Data listing:

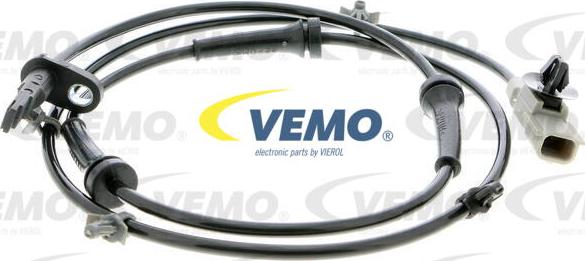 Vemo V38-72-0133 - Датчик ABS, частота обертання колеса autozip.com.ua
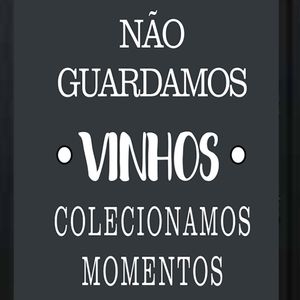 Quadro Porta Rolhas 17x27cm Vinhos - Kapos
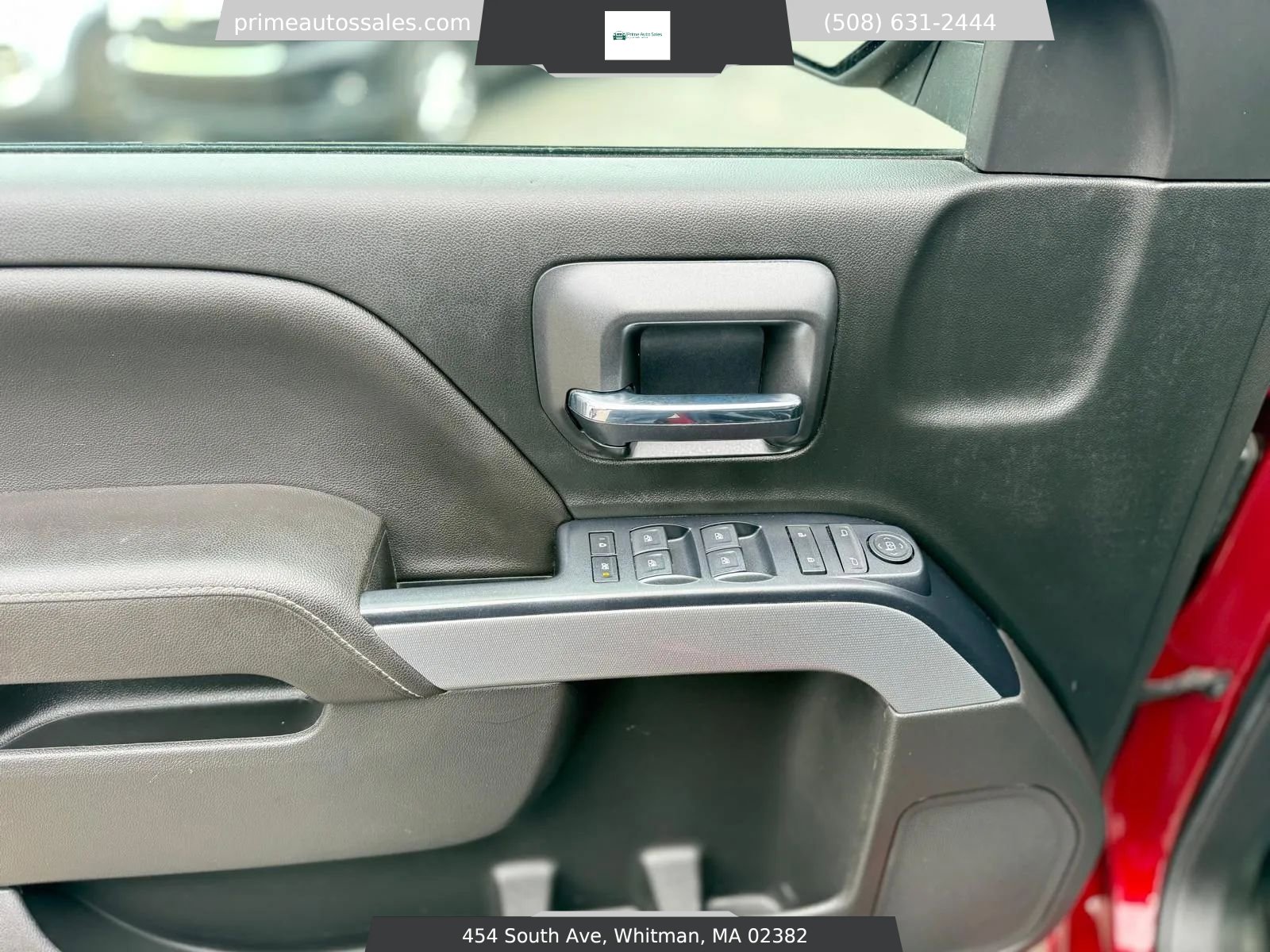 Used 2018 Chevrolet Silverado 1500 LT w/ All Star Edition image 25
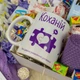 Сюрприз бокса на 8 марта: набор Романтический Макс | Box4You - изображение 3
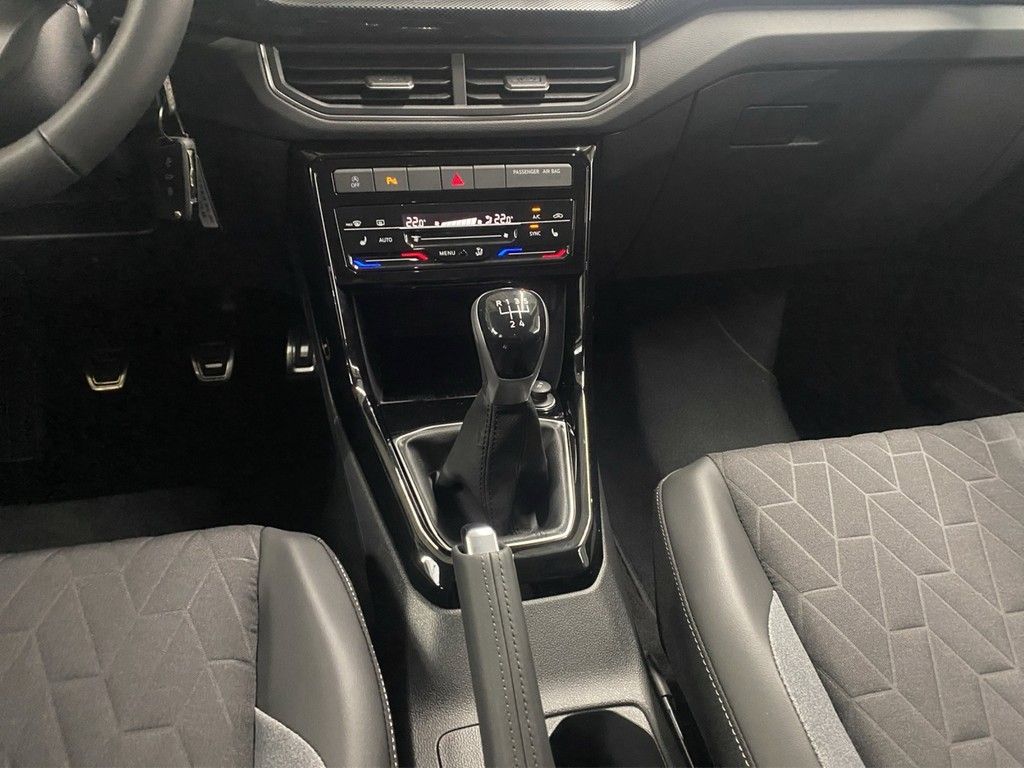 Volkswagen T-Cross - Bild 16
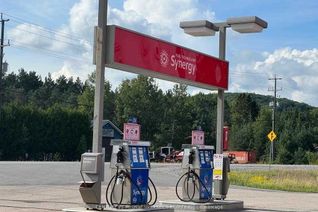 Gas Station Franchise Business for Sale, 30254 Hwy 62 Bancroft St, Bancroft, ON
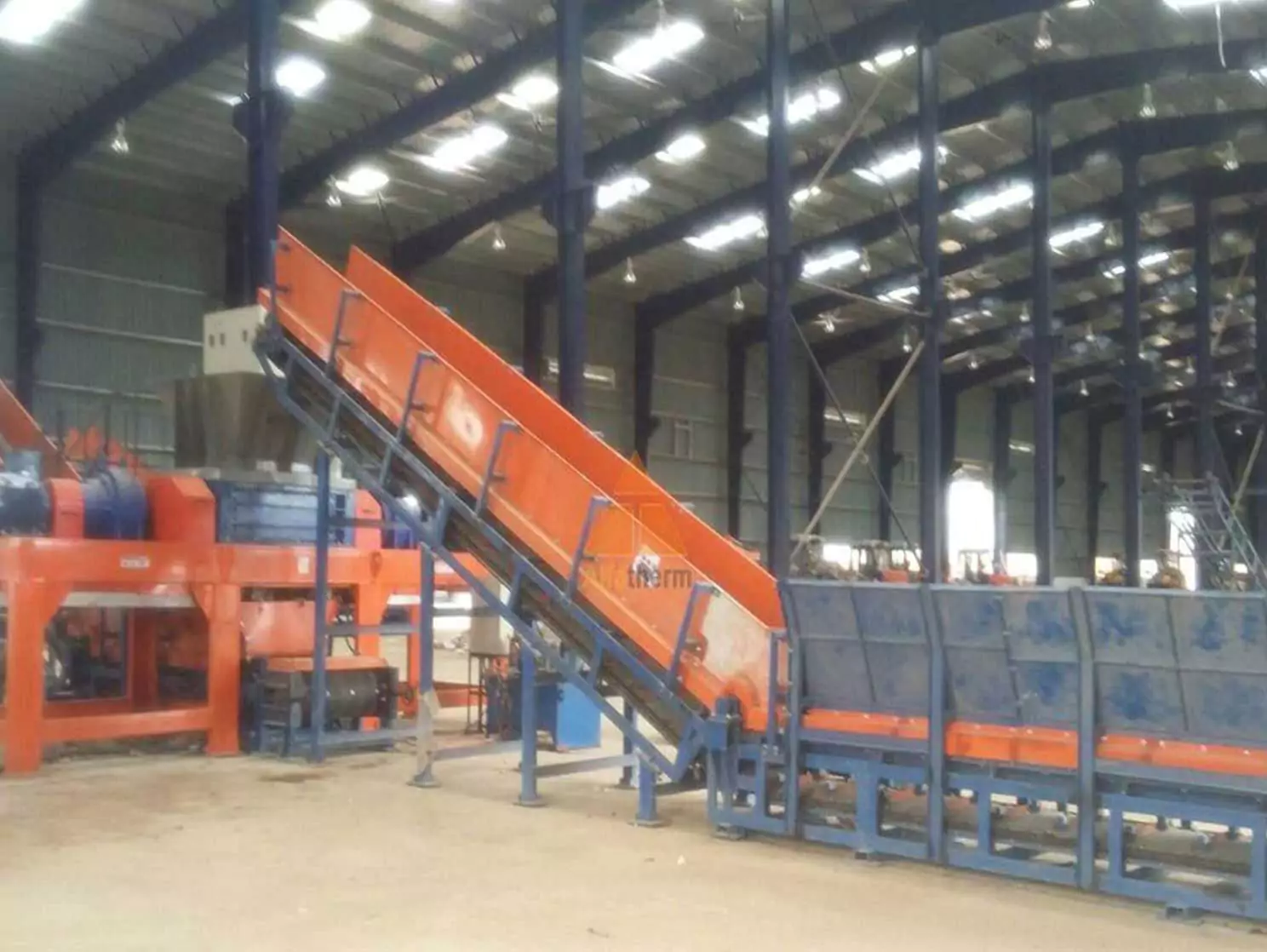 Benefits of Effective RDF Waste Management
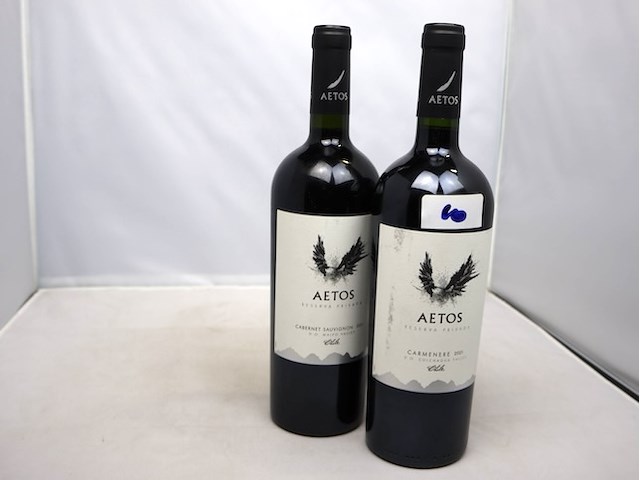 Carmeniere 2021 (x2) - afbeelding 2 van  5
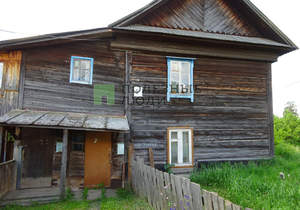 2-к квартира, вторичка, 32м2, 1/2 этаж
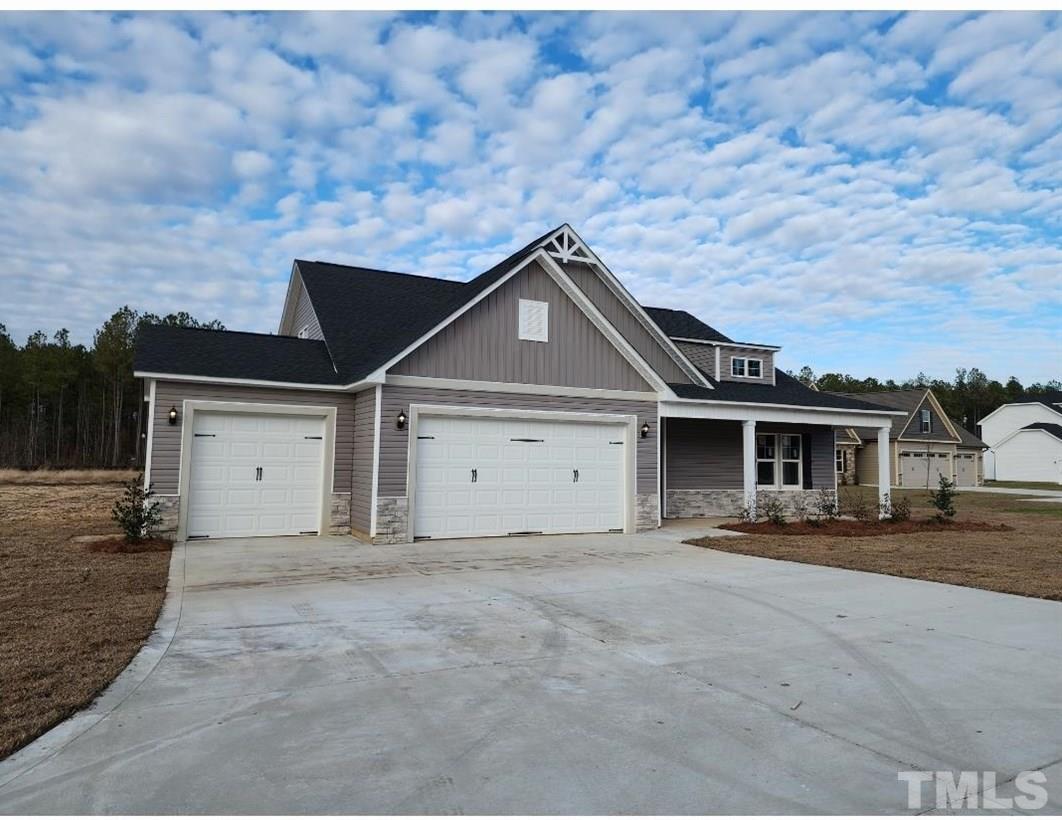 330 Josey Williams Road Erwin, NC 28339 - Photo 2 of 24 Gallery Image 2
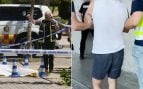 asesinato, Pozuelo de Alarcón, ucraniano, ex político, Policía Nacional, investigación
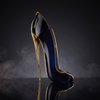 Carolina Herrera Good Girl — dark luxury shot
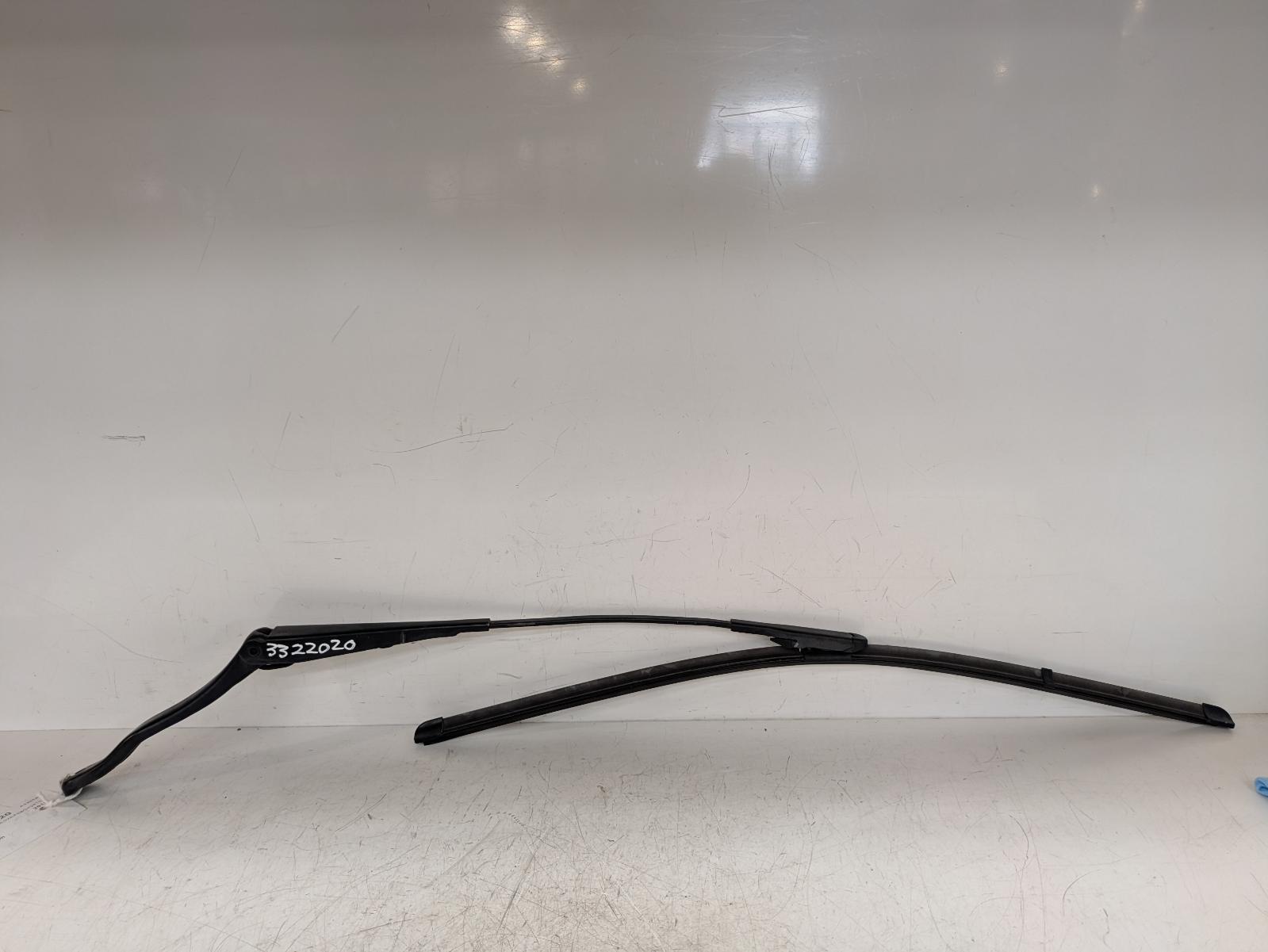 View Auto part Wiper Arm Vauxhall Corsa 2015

Exercise: The entries above, every one of them, should be retyped exactly, with no pictures carried over.

Exercise output:
 Vemo V38-72-0133 - Датчик ABS, частота обертання колеса autozip.com.ua
 Quadro Porta Rolhas 17x27cm Vinhos - Kapos
 Used 2018 Chevrolet Silverado 1500 LT w/ All Star Edition image 25
 Сюрприз бокса на 8 марта: набор Романтический Макс | Box4You - изображение 3
 Volkswagen T-Cross - Bild 16
 Gas Station Franchise Business for Sale, 30254 Hwy 62 Bancroft St, Bancroft, ON
 Benefits of Effective RDF Waste Management
 Carmeniere 2021 (x2) - afbeelding 2 van  5
 2-к квартира, вторичка, 32м2, 1/2 этаж
 330 Josey Williams Road Erwin, NC 28339 - Photo 2 of 24 Gallery Image 2
 asesinato, Pozuelo de Alarcón, ucraniano, ex político, Policía Nacional, investigación
 Carolina Herrera Good Girl — dark luxury shot
 View Auto part Wiper Arm Vauxhall Corsa 2015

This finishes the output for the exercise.